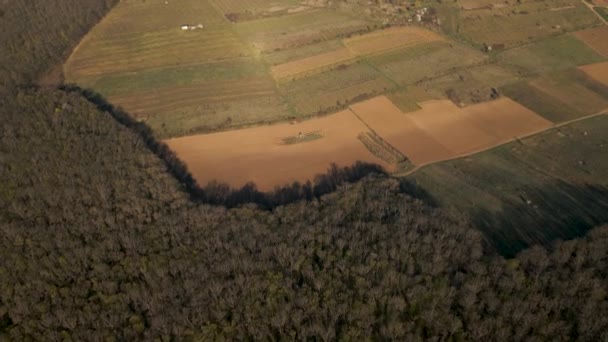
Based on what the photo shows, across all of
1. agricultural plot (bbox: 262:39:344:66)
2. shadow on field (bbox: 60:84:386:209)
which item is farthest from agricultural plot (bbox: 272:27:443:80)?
shadow on field (bbox: 60:84:386:209)

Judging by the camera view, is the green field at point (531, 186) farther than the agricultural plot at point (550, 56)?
No

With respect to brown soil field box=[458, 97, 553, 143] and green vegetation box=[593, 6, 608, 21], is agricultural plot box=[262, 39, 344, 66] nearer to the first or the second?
brown soil field box=[458, 97, 553, 143]

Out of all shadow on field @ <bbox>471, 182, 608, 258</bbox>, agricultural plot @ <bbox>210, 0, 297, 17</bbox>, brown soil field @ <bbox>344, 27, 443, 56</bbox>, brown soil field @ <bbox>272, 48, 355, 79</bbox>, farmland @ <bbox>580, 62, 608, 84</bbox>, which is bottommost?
shadow on field @ <bbox>471, 182, 608, 258</bbox>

★ ★ ★ ★

Only the lines from the one that contains "Judging by the" to the end of the data should be output, exactly as they appear.

Judging by the camera view, is the green field at point (531, 186) farther than the agricultural plot at point (550, 56)?
No

With respect to brown soil field box=[458, 97, 553, 143] and green vegetation box=[593, 6, 608, 21], is agricultural plot box=[262, 39, 344, 66] nearer to the first or the second?
brown soil field box=[458, 97, 553, 143]

Out of all shadow on field @ <bbox>471, 182, 608, 258</bbox>, agricultural plot @ <bbox>210, 0, 297, 17</bbox>, brown soil field @ <bbox>344, 27, 443, 56</bbox>, brown soil field @ <bbox>272, 48, 355, 79</bbox>, farmland @ <bbox>580, 62, 608, 84</bbox>, which is bottommost?
shadow on field @ <bbox>471, 182, 608, 258</bbox>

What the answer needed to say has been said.